So, FI and I are trying to sell our condo. Our complex has condos of 2 different sizes, and we live in the bigger size, about 1500 square feet. The smaller units are 1100 square feet.
Our agent (FI's uncle, which FTR I was completely against using family, but it's technically FI's condo, so whatever, his choice) called yesterday and asked if we could accommodate a showing for 10am this morning. We spent 4 hours between last night and this morning doing a super thorough cleaning and staging the place.
Now, we had planned to leave at 9:45, just to give the buyer 15 minutes leeway. Well at 9:20, 40 minutes before our scheduled showing, we see two cars pull up and try to enter. Luckily, we have 2 entrances and they went to the one that didn't have the lockbox so we were able to grab the last of our things and make a getaway while they moved their cars to the correct entrance.

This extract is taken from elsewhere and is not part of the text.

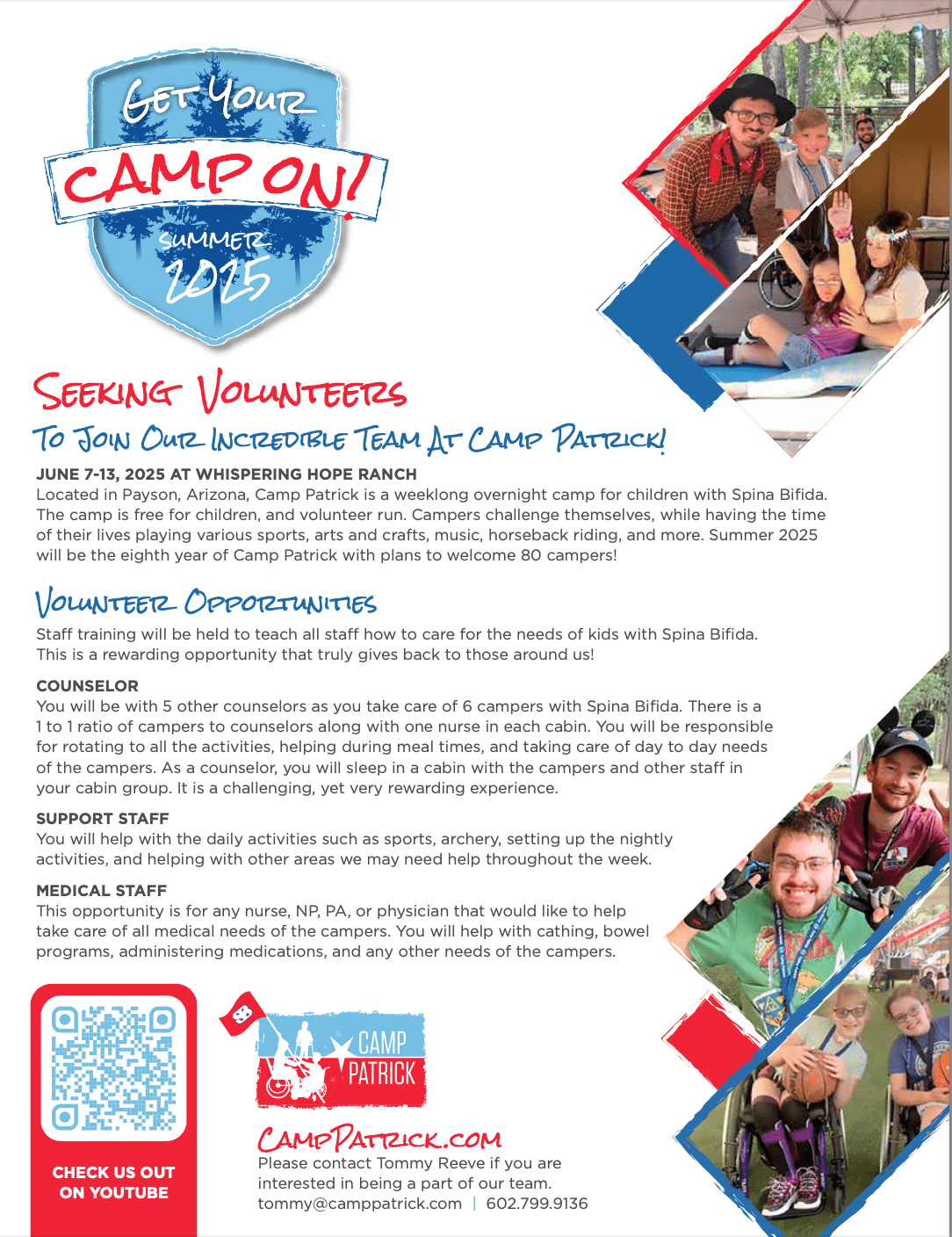 Screenshot 2025-03-04 at 7.17.57 PM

We parked 2 rows behind our unit where we had a clear view, but the buyer would have no way of knowing it was us. They were in our condo less than 5 minutes. Then, we see them drive off and pull up to a smaller unit that is for sale, and asking about $30,000 less than us. They spent 25 minutes in this unit.
FI and I are livid. Not only did we spend our friday night and saturday morning cleaning, but they showed up 40 minutes early and wasted our time. Clearly, our unit was out of this person's price range, but they figured they would look anyways since it was in the same complex of the real unit they were interested in. FI called his uncle (mostly to complain that they showed up 40 minutes early and we had no warning) and ya know what he said........"don't clean so much next time." Seriously??? We have a dog, we have to clean before a showing! We both agree that we really shouldn't be turning away buyers, but at the same, we think our agent should perhaps try to do a little more screening to see if a buyer is truly interested before setting up a showing.
Ugh. As FI and I become future buyers if the condo ever sells, we both agree we wil always show up on time to appointments and never ever make an appointment to look at a home that is blatenly out of price range. Window shopping is what open houses are for, not scheduling real appointments and wasting a seller's time.